== Source document ==

The job of the execution system is to receive filtered trading signals from the portfolio construction and risk management components and send them on to a brokerage or other means of market access. For the majority of retail algorithmic trading strategies this involves an API or FIX connection to a brokerage such as Interactive Brokers. The primary considerations when deciding upon a language include quality of the API, language-wrapper availability for an API, execution frequency and the anticipated slippage.

The "quality" of the API refers to how well documented it is, what sort of performance it provides, whether it needs standalone software to be accessed or whether a gateway can be established in a headless fashion (i.e. no GUI). In the case of Interactive Brokers, the Trader WorkStation tool needs to be running in a GUI environment in order to access their API. I once had to install a Desktop Ubuntu edition onto an Amazon cloud server to access Interactive Brokers remotely, purely for this reason!

Most APIs will provide a C++ and/or Java interface. It is usually up to the community to develop language-specific wrappers for C#, Python, R, Excel and MatLab. Note that with every additional plugin utilised (especially API wrappers) there is scope for bugs to creep into the system. Always test plugins of this sort and ensure they are actively maintained. A worthwhile gauge is to see how many new updates to a codebase have been made in recent months.

===
== Raw data ==

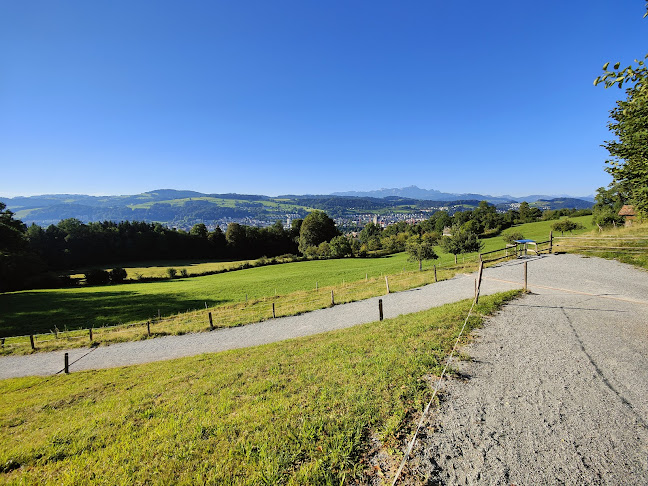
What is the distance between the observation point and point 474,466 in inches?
167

===

Exercise set:
[1] According to the passage on trade execution systems, what must be running in a GUI environment to access the Interactive Brokers API?
[2] Continue the passage on trade execution systems from the point where it stops.
The data above are separate material and unrelated to the passage on trade execution systems.

Answer set:
[1] The Trader WorkStation tool.

[2]
Execution frequency is of the utmost importance in the execution algorithm. Note that hundreds of orders may be sent every minute and as such performance is critical. Slippage will be incurred through a badly-performing execution system and this will have a dramatic impact on profitability.

Statically-typed languages (see below) such as C++/Java are generally optimal for execution but there is a trade-off in development time, testing and ease of maintenance. Dynamically-typed languages, such as Python and Perl are now generally "fast enough". Always make sure the components are designed in a modular fashion (see below) so that they can be "swapped out" out as the system scales.

Architectural Planning and Development Process

The components of a trading system, its frequency and volume requirements have been discussed above, but system infrastructure has yet to be covered. Those acting as a retail trader or working in a small fund will likely be "wearing many hats". It will be necessary to be covering the alpha model, risk management and execution parameters, and also the final implementation of the system. Before delving into specific languages the design of an optimal system architecture will be discussed.

Separation of Concerns

One of the most important decisions that must be made at the outset is how to "separate the concerns" of a trading system. In software development, this essentially means how to break up the different aspects of the trading system into separate modular components.

By exposing interfaces at each of the components it is easy to swap out parts of the system for other versions that aid performance, reliability or maintenance, without modifying any external dependency code. This is the "best practice" for such systems. For strategies at lower frequencies such practices are advised. For ultra high frequency trading the rulebook might have to be ignored at the expense of tweaking the system for even more performance. A more tightly coupled system may be desirable.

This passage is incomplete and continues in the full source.